We highlight 8 trends that will shape the commercial space in years to come, the picture points to a strong market with significant growth potential, but one where creativity and innovation will be the key traits for success.
Through our support to clients involved in the commercial side of sport, we have noticed rapid and profound changes in the landscape. Below, we highlight 8 trends that will shape the commercial space in years to come. The overall picture points to a strong market with significant growth potential, but one where creativity, innovation and adaptability will be the key traits for success.
- Sponsorship in sport continues to grow: global sponsorship spend reached $62bn in 2017, 1.8 times the spend in 2010 ($35bn). This was fuelled by growth of digital media platforms, economic development in emerging markets, changing consumption habits enabling development of new rights and products, and aggressive new players entering the market. Hyundai jumped from 58th to 15th on the list of biggest spenders in sponsorship from 2014-2015 (~$85m p.a. in the US alone), and Optus have developed a sizeable Australian sponsorship portfolio from scratch in just over two years (~$36m p.a.).
- Rise in premium and non-traditional media: We have seen the biggest growth in value of ‘premium’ properties and a reduction in value of ‘non-premium’ properties. Overall value of premium events has increased by 33%, with some specific examples such as the Premier League going up by an incredible 50% to £8.3bn in 2016. However, this is under-threat from non-traditional media, mainly social media and online where there has been significant growth. For the 2016-2017 NFL season, Twitter live-streamed 10 games achieving ~3.5m viewers. It is also threatened by declining viewer, raising questions over the long-term sustainability of broadcast media and the emerging future media mix.
- Decline of public funding into sport: total investment into grassroots and elite sport has gone down for many sports and is likely to decline even further in the future. Small governing bodies have also lost sponsorship funding (e.g. British Rowing and Siemens) and has forced them to look at creative ways of funding. These include Social Impact Bonds, which have entered the sports market through the Sport Impact Fund: Street League (UK’s leading sport for employment charity) used Social Impact Bonds to successfully raise over £600,000.
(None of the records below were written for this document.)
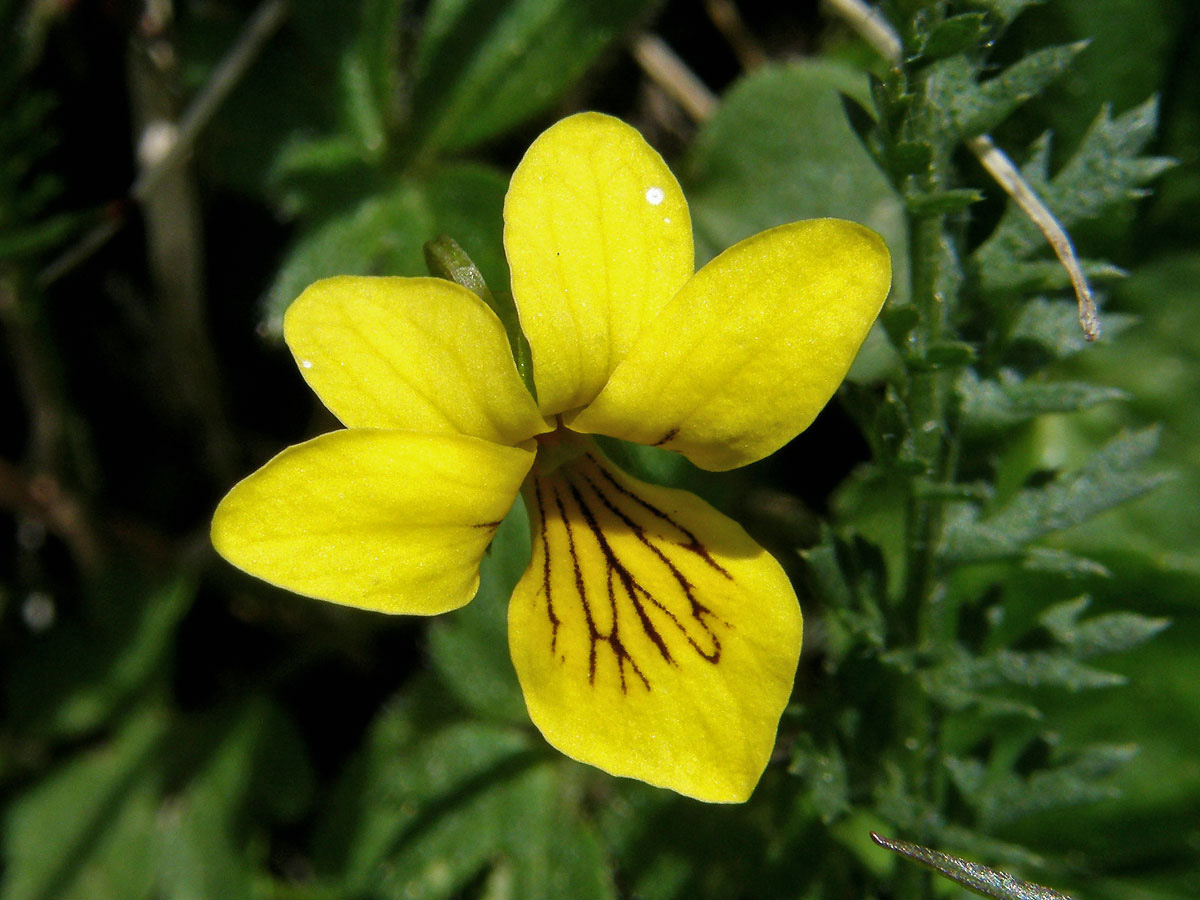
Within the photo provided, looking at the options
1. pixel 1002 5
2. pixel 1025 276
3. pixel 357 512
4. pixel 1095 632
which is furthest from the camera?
pixel 1095 632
- Changing consumer behaviour: what spectators want from their experience is changing, and is evidenced by the growth of more engaging & immersive experiences in stadia to compete with the improved at-home viewing experience. The consumers’ choice of sport is also changing, with rapid growth in sports and events such as e-sports, shorter formats and combat sports (global interest for MMA has increased 18% from 2012 to a total of 348m people). Finally, how people participate in sport is also changing, with individual and casual participation (up 30% in the last 20 years) growing at the expense of participation in team sports.
- Innovation of the deal: premium rights holders are becoming more creative in their pursuit of value, carefully constructing rights packages split by category and geography. Manchester United have long dominated this space with 65 official partners across geographies and categories, and Tokyo 2020 are taking this to the next level with multiple partners in the same category. New types of deals are also being made. More Corporate Social Responsibility programmes are using sport (e.g. Coca-Cola’s £20m investment into getting 1m people active), and we are seeing the use of stadia sponsorships becoming more prolific over traditional shirt deals.
- Corporates looking for new ways to drive value from sponsorship: the sponsorship market is more cluttered and competitive than ever. It is not enough just to be seen, as shown by the low levels of MasterCard recall (24%) amongst MLB fans despite the company’s 20-year involvement in the sport. Sponsors are having to become more and more creative in designing and activating sponsorship rights to achieve cut-through, and form a direct and emotive connection with the consumer. Tech has been a strong enabler of this, and we have started to see the use of Virtual Reality (Jaguar, Samsung etc.) and Artificial Intelligence (IBM) at the cutting edge.
- Measurement and accountability are more important than ever: as the market becomes increasingly competitive, data-driven evidence of Return on Investment and comprehensive tracking of sponsorship properties to measure performance is becoming an imperative. Currently only 11% of sponsors measure impact (and only about half of those do this well), but this figure is set to increase as Commercial Directors become more accountable to their business colleagues and see the opportunities to use measurement to improve the performance of their sporting assets.
- Stronger regulation: Financial regulators are placing more stringent restrictions on the use of hospitality for client entertainment. The industry is therefore having to think creatively about how it sells hospitality spots, and creates value for sponsors within the regulated environment e.g. through using sporting events as an opportunity to showcase their products. However, some major sponsors are simply pulling out as a result, and the industry will have innovate this traditional product.